Friday, June 22, 2012

Who’s who at the International Whaling Commission (IWC)

Although I’ve said before that I’m not really allowed to talk about what goes on at the meeting I’m in, I can give you some background information about who’s who at the meeting. First of all, those on the side of conservation.

At the moment Australia are leading the forces of light. This started a couple of years ago, and has a lot to do with Pete Garret, once of the band Midnight Oil, becoming the Australian environment minister. Garrett was particularly enthusiastic to be engaged in the whaling issue, and although Australia has always been a very active player at the IWC, they had more government support thanks to Garrett. New Zealand used to be the conservation heroes, but have gone very quiet in recent years, mostly because of a more conservative government and lack of funds. The UK is pretty active, although is a more subtle way – their Commissioners Richard and Trevor used to be like the Stephen Fry and Hugh Laurie of the Commission, being terribly polite, diplomatic, yet extremely sarcastic and very cutting. Sadly Richard has retired and the IWC meetings have got a lot less witty. Most of the European countries are pro-conservation, but these days the European nations have to have consensus and vote at international meetings as a block, and getting all of these countries to co-ordinate is, to say the least, a little difficult. Denmark is the problem child in Europe. Although a member of the European Union (in which killing whales and dolphins is banned), Denmark has dominion over Greenland and the Faeroes (part of Europe, but also separate, like the Puerto Rico and Samoa of Europe, but not as sunny, nor as good at sports), both of which have whaling/dolphin hunts. So, Denmark supports the hunts of marine mammals and is the sand in the ointment in the European delegation. Talking about the European countries I should highlight the Luxemburg delegation – they might be a small delegation, but they always know where the best restaurants and bars are. Various Latin American countries also work as a block: Chile, Argentina and Brazil are particularly active and passionate about whale conservation, and other Latin American countries try to back them up, although are often strapped for cash to send delegates to meetings.
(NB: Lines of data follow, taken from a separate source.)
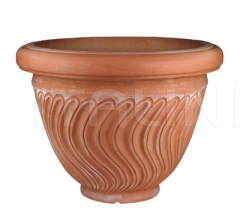 Кашпо Decorati Кашпо Decorati фабрика Serralunga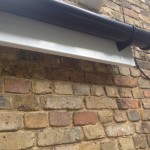 Fascia & Deepflow Black Gutter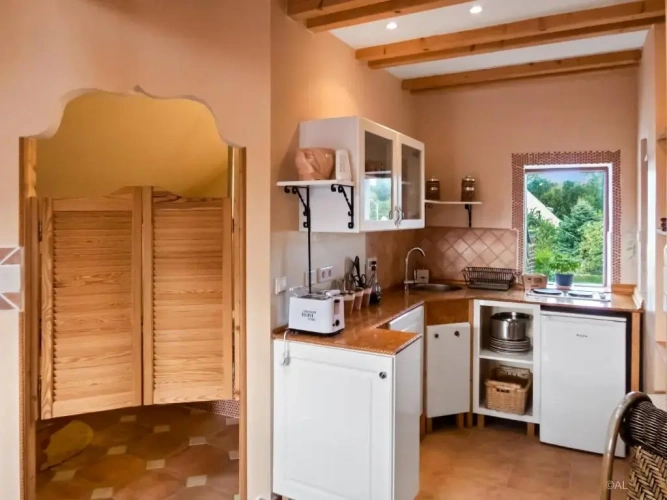 Quadruple Family Suite with balcony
Representing the dark side of the force, Japan is the main player, with Norway, Iceland (nb neither Iceland nor Norway are members of the European Union and so what I said above does not count for them), and Korea. A controversial aspect of the IWC is the number of small developing nations that have recently joined the IWC and vote with Japan on whaling issues. In 2010, a UK newspaper conducted a reporting ‘sting’ operating and filmed one of the delegates admitting having taken Japanese money in exchange for their vote at the IWC. The fact that the delegate in question was the vice-chair of the Commission caused huge scandal that year.

So where is  the US in this? Well the US is usually on the side of good, but it is a whaling nation (there is “aboriginal” whaling for bowhead whales in Alaska, as well as hunts for beluga and narwhals). Whenever it’s a year to discuss bowhead whale quotas, the US bends over backwards not to upset any whaling nations so they can get the bowhead whale quota for native Americans. Two years ago, the US led the charge to roll back the current whaling ban/moratorium in an extremely politically naïve attempt to “solve the whaling deadlock at the IWC once and for all”. The idea was that by allowing commercial whaling to resume, then the uncontrolled “scientific whaling” would stop. What the likely result would have been – commercial whaling with countries using “scientific whaling” to top up their quotas, and virtually no way to rein whaling in. Luckily the US initiative failed (thanks to the Latin American and European blocks), and the US commissioner who suggested this initiative has been “moved on”. Hopefully the US will be more conservation-focused this year, when it comes to the Commission meeting… let’s see.